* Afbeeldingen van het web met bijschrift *
--

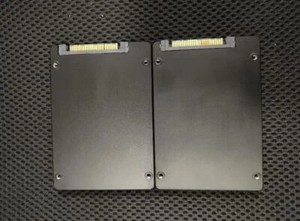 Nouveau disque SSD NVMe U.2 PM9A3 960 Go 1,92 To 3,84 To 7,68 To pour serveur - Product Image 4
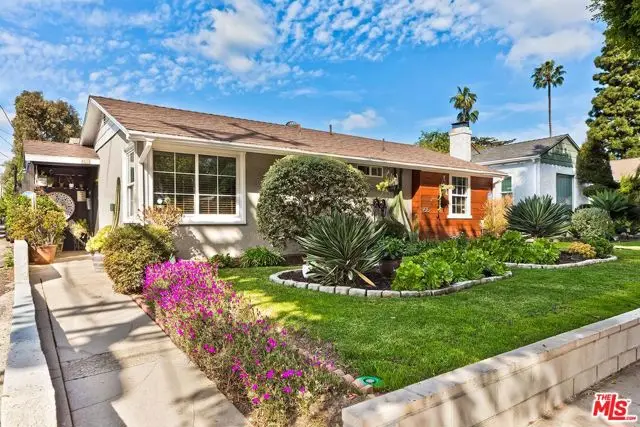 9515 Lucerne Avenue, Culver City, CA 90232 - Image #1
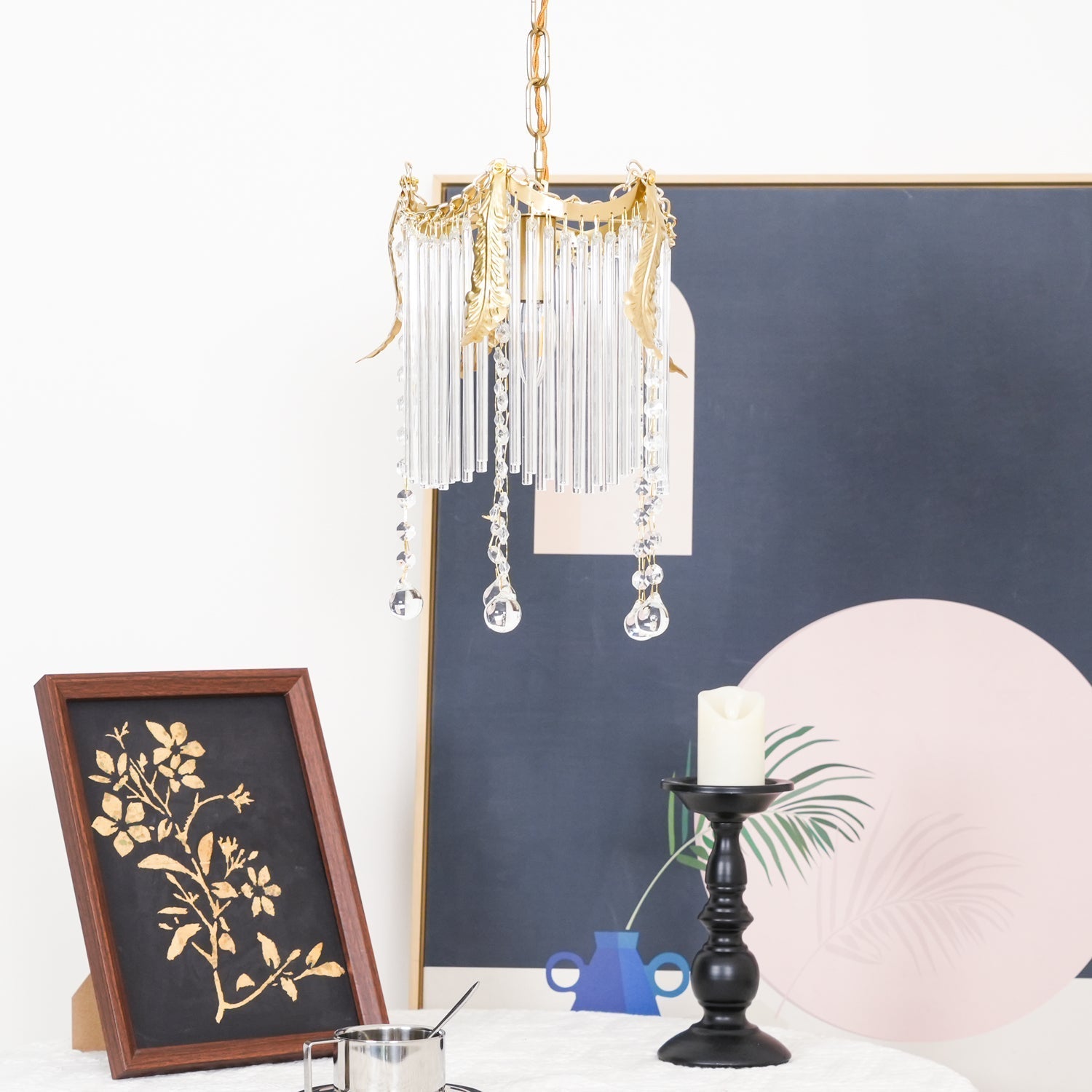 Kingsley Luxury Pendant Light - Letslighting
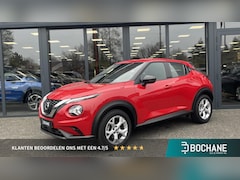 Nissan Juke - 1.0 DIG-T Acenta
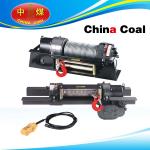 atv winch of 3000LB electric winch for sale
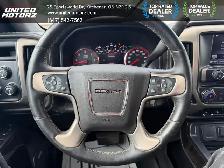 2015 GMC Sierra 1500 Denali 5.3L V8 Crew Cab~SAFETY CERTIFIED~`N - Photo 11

--

Neem elke regel uit de lijst hierboven woord voor woord over en laat de afbeeldingen weg.

 Nouveau disque SSD NVMe U.2 PM9A3 960 Go 1,92 To 3,84 To 7,68 To pour serveur - Product Image 4
 9515 Lucerne Avenue, Culver City, CA 90232 - Image #1
 Kingsley Luxury Pendant Light - Letslighting
 Nissan Juke - 1.0 DIG-T Acenta
 atv winch of 3000LB electric winch for sale
 2015 GMC Sierra 1500 Denali 5.3L V8 Crew Cab~SAFETY CERTIFIED~`N - Photo 11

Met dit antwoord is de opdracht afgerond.